─── TEXT SEGMENT ───

WE'VE ASKED FOR A RECORD
$92 million budget for the Department of Land and Natural Resources that is unprecedented in scope and scale.
The disrepair of our state parks deserves immediate attention.
I have asked you for an additional $10 million to repair our park facilities as well as additional funding to clean them more regularly and to provide nighttime security patrols.
And I am again calling on the Legislature to invest in the repair and reconstruction of our small-boat harbors.
I pledge my continued support for those programs and efforts that preserve and perpetuate the Hawaiian culture.
PROTECTING THE PUBLIC
The natural disasters of the past year made it clear that civil defense preparedness is a necessity, not a nicety.
Last month, I announced a comprehensive emergency preparedness package.
First, we must harden our public and private buildings to better resist natural disasters when they do hit.
Second, we must be better prepared to respond before and after a disaster strikes by modernizing our warning systems, stockpiling supplies, doubling the funds available to respond in the first hours after an emergency, and entering into an agreement with other states so we can call on them for aid when disaster strikes.
Third, we must create additional shelter spaces, including special areas for those needing medical care, and a place where people can bring their pets.

───

- EXERCISE INSTRUCTIONS -
According to the text about the state budget and disaster preparedness, how much additional money was requested to repair park facilities? The records that come next have no connection to the text about the state budget and disaster preparedness.

─── DATASET EXCERPTS ───

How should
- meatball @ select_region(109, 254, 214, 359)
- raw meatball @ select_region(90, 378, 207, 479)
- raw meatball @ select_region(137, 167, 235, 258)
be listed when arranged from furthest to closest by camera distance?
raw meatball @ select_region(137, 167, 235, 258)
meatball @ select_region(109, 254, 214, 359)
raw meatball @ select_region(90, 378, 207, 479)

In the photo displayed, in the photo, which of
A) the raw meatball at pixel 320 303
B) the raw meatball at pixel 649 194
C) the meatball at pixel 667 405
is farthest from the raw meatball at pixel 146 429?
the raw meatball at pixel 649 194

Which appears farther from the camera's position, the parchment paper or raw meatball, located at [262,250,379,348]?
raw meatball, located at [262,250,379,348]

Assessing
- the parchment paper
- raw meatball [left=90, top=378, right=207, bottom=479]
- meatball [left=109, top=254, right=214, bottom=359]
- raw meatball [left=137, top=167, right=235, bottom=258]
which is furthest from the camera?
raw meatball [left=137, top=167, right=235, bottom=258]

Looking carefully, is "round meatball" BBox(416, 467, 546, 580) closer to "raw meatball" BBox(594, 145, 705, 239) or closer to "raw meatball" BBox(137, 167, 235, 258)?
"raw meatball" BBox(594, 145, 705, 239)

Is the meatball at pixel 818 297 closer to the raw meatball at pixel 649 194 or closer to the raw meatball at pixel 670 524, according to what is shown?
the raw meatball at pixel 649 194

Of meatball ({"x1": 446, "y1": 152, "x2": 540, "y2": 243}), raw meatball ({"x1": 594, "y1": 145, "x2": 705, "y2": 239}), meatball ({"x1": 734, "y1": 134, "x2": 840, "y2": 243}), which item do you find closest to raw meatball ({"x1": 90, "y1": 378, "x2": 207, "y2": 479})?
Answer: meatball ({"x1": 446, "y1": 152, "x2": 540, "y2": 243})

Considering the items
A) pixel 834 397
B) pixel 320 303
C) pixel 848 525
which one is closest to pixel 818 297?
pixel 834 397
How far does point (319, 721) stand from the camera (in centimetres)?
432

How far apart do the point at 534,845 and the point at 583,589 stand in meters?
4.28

───

- SOLUTION -
An additional $10 million.